まぁ、何にせよ裏切り者がもしいるとすれば、それは、ほぼ確定で悪魔結社と通じている、あれだけ大きな気配を巧みに隠し、エクソシストに紛れるのはかなり至難の業だ。

上位の天啓を受けているエクソシストだろう。

だけど、候補者の12人は、斗真さん以外は、全員の過去や素性を調べあげてある。性格も、行動パターンも、

環境や、生い立ちから、悪魔に人生を狂わされ、憎むものが半数以上いる。そして我々エクソシストは彼らを救済し、希望を与えた。

我々に仇なす者がいるなど、考えがたい。



それより、斗真さんも心配だ。第1の試練は明日の明朝だ。 何かあったらあの人に顔向け出来ない


彼は、自室で静かに眠っていた。


「はぁ……良かった」


彼があてがわれた自室のベットで眠っているのを確認し、、近くのソファに腰を下ろした。


予知夢は今すぐというわけではない、明日かもしれないし、もっと先かもしれない。彼の身の安全が保証されたわけではないけれど、それでも、、降りかかる不幸から、死の運命から少しでも遠ざけてあげたい。


だけど、確実に分かることは、やはり紫音寺さんは、天啓を取り戻したとしても、私たちと敵対するということ。

やはり、私たちを受け入れられなかったのだ。

……昼間の喧騒など、なかったかのように安らかに眠っている。

また、今回も拉致するような形になってしまったことを後悔する。全て教会長の取り決めだから、私に権限はない。


結衣さんの記憶のデリートに失敗してから、彼の脳と精神には大きな負荷がかかってしまった。昼間彼に使ったヘッドギアは、結衣さんの記憶がないことが前提だ。この世界に彼女が生存していては、彼の記憶に彼女が存在していては、試練に大きな影響を与える。

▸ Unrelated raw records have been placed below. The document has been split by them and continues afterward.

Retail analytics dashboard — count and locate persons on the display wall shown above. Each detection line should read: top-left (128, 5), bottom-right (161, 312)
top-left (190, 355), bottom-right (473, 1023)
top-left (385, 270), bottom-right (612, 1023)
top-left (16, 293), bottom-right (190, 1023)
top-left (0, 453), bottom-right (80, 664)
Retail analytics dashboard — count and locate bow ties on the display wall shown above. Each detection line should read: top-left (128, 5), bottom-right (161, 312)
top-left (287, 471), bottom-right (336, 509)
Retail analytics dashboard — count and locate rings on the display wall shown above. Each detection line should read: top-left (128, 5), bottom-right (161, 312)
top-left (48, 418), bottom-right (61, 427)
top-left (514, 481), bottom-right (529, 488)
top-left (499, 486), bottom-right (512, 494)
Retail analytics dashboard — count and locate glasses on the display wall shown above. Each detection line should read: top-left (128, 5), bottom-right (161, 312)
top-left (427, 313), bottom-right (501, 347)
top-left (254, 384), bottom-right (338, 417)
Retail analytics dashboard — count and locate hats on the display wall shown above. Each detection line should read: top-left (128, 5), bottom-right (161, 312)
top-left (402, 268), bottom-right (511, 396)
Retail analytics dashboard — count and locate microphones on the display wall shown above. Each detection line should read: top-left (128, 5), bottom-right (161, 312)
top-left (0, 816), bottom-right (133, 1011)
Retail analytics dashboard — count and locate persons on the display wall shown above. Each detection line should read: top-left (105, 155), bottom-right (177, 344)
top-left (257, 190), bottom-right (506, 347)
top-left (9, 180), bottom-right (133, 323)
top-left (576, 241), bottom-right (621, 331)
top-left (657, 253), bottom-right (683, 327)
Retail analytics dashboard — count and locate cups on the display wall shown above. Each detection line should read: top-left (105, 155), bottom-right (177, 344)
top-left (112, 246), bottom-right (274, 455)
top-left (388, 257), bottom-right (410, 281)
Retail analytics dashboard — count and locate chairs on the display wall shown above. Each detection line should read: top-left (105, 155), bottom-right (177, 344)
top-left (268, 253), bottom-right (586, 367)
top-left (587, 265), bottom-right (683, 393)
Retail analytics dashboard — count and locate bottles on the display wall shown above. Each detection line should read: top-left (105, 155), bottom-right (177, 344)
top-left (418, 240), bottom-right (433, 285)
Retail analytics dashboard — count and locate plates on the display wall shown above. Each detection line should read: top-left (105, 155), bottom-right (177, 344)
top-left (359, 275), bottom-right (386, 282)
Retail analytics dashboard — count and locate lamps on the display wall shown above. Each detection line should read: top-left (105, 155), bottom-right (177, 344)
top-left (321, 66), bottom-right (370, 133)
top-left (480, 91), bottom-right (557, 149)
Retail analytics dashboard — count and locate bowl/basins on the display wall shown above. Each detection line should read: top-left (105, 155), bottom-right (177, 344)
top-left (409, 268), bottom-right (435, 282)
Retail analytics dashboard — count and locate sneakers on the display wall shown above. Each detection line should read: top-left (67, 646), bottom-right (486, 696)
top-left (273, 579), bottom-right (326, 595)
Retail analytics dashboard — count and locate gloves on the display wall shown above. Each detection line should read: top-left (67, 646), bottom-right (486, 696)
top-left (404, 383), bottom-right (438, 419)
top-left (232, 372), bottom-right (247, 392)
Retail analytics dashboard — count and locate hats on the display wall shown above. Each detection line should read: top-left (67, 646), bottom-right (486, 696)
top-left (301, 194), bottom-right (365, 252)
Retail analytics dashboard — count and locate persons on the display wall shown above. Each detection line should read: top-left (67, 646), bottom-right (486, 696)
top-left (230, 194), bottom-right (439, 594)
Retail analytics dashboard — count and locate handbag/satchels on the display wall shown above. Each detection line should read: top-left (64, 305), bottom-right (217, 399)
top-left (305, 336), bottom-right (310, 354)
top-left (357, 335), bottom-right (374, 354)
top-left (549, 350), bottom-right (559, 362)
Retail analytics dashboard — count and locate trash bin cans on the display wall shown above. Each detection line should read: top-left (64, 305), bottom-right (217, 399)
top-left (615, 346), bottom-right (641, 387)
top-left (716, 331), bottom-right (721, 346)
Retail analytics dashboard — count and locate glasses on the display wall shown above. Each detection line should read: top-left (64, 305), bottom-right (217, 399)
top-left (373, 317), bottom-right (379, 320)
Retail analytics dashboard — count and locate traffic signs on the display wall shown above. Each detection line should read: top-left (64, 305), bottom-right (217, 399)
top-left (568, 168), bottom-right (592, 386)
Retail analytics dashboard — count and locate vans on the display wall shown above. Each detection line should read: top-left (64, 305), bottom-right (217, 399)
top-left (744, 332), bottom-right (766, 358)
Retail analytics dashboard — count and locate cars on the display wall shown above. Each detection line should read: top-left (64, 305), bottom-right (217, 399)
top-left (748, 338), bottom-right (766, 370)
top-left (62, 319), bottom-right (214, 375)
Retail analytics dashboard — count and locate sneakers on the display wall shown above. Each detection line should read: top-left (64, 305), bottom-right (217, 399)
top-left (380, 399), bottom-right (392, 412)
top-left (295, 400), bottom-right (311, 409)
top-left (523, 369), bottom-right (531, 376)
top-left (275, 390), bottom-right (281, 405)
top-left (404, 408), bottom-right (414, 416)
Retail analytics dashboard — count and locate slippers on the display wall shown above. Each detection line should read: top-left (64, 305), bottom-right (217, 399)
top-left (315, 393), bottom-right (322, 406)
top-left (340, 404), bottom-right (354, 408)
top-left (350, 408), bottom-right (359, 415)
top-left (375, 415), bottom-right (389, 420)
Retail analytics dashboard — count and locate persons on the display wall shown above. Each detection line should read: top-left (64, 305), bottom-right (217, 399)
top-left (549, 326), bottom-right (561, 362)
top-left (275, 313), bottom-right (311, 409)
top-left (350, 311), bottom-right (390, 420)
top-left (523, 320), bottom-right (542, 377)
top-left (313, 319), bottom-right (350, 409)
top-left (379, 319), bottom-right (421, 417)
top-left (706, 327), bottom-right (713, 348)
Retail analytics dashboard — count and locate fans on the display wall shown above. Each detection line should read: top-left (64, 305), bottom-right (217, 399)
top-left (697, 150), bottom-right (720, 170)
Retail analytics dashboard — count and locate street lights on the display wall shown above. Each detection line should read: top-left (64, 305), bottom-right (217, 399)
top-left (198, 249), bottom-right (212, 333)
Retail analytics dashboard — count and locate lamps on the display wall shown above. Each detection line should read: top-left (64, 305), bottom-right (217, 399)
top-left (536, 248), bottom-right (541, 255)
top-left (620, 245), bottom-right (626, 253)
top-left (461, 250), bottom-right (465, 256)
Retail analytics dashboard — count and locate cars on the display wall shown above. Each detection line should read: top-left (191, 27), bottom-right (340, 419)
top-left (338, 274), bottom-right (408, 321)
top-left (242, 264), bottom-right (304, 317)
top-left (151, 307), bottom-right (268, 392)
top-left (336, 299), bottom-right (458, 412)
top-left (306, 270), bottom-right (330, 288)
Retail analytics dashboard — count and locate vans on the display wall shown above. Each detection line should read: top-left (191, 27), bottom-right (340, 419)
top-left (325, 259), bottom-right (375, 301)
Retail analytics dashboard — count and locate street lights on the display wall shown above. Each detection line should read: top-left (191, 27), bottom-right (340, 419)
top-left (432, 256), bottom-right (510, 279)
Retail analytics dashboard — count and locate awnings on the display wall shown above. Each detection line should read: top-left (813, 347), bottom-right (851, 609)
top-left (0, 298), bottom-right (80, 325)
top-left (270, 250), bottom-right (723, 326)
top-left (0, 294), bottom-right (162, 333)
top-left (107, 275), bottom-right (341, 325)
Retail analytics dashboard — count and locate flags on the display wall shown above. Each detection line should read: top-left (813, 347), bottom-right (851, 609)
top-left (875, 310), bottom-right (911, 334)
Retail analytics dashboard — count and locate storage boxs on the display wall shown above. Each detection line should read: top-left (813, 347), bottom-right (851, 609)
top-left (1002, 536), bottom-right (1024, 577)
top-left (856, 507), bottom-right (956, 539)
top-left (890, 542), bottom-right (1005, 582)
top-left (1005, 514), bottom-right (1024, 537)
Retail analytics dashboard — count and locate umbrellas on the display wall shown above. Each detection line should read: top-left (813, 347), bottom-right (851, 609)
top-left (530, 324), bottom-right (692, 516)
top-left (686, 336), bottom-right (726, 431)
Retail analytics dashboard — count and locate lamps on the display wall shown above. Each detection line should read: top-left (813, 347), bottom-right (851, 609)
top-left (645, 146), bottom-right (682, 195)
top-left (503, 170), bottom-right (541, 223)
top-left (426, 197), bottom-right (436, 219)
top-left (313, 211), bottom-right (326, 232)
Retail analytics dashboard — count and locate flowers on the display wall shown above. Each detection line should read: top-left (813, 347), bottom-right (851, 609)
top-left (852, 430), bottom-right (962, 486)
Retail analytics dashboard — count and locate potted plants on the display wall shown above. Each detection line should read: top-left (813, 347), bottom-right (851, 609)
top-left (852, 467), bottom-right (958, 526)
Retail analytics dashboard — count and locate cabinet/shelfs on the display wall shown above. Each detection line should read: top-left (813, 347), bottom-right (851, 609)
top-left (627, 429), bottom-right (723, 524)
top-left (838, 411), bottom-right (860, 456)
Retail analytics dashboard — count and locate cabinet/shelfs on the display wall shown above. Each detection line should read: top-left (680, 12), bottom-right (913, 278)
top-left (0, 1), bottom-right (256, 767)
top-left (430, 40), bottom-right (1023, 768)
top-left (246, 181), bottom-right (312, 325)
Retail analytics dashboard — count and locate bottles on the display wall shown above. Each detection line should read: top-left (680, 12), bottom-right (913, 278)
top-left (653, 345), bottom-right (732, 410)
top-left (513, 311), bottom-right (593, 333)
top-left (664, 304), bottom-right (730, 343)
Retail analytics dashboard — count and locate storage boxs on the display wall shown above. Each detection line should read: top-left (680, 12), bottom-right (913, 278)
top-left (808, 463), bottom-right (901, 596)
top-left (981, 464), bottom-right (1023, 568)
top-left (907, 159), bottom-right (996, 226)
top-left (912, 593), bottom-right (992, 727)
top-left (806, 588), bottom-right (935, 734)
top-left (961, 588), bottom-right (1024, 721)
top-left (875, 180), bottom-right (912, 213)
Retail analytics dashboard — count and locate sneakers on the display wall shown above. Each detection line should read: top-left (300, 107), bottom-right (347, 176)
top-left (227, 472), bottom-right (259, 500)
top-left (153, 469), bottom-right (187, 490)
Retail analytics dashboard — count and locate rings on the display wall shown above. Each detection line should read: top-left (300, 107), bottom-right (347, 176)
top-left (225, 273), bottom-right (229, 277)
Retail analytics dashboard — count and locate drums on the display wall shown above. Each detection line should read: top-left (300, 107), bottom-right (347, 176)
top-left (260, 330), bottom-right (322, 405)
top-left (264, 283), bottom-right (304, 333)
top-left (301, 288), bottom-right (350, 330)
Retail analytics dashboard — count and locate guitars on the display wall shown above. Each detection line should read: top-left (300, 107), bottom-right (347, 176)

正直、私も結衣さんの名前が彼から出たとき、久々に肝が冷えた。

教会長のあの強力な能力が効かなかった。教会長は予測済みだったらしいから、あまり取り乱してはいなかったけれど、、どんな優秀な天啓を得たエクソシストさえも彼の暗示には敵わないと言われているのに、本当に彼の中の結衣さんの存在が大きすぎる。


葛城神父も彼の説得に失敗したと言っていたし、しまいには教会長が脅しのように彼に能力を使って、それが元々苦しかった彼の現状を更に追い打ちをかけた。

今は、私の与えた強壮剤が、効いているのだろうか、

こうして眠っているだけを見ていれば、あどけなさの残る学生、周りの高校生たちと何ら変わらないように見える。

彼は…私が見てきたどの予知夢でも、救われない。


私のこの能力は、今の天使、ウリエルの加護を父から引き継いだ時に得たものだった。

予知夢といってもその予知夢はいつもマイナスな未来に限る。自分や身近な人間の不幸や死、、自分の生命の危機やこの世界線でのエクソシストの悲劇的な未来ばかりを移した。


漠然とした小さな危険や事故から、数十年後の大きな未来まで多種多様に、映画のカットのように映し出された。

この予知夢を見て、私はドルジ神父に報告し、事前に悲劇を防いだり、そのための 計画 を立てる。

時空を超えられる能力を持つドルジ神父と2人で間違った選択を選ばないように、悲劇の未来を防ぐため、或いは失敗した未来を書き換えるため、数多の世界線を旅してきた。数多の世界線を見てきたが、行き来するには代償がいる。飛ぶがわの寿命を削る、つまり、ドルジ神父の寿命だ。 神父には自分の寿命が見えている、だから今回が最後の挑戦だといった。

私たちは、失敗し、修正のしようがないほど絶望しか待ち受けない世界線を経験した。その全ての世界線は捨ててきた、エクソシストにとって破滅しか待ち受けない未来だ。

この世界線、β世界線が、最後、失敗したら、私たちの任務はこれで終わる、

イデアは崩壊し、第3の目で世界線を観測する人物が1人もいなくなり、エクソシストの未来を守る存在も、 何も分からなくなる。


私たちは、はるか昔から、悪魔結社討伐を最終目標に、ずっと、エクソシストを存続させ続け、根絶やしにならないよう、希少なエクソシストを育て、守り続けてきた。

ほぼ確定で発病するエクソシスト病のこと、特効薬がないこと、天啓を得るにはあらゆる雑念を払い恋愛感情すらも抱けない相当厳しい修行が必要なことを隠し、エクソシストを募り、ずっと騙してきた。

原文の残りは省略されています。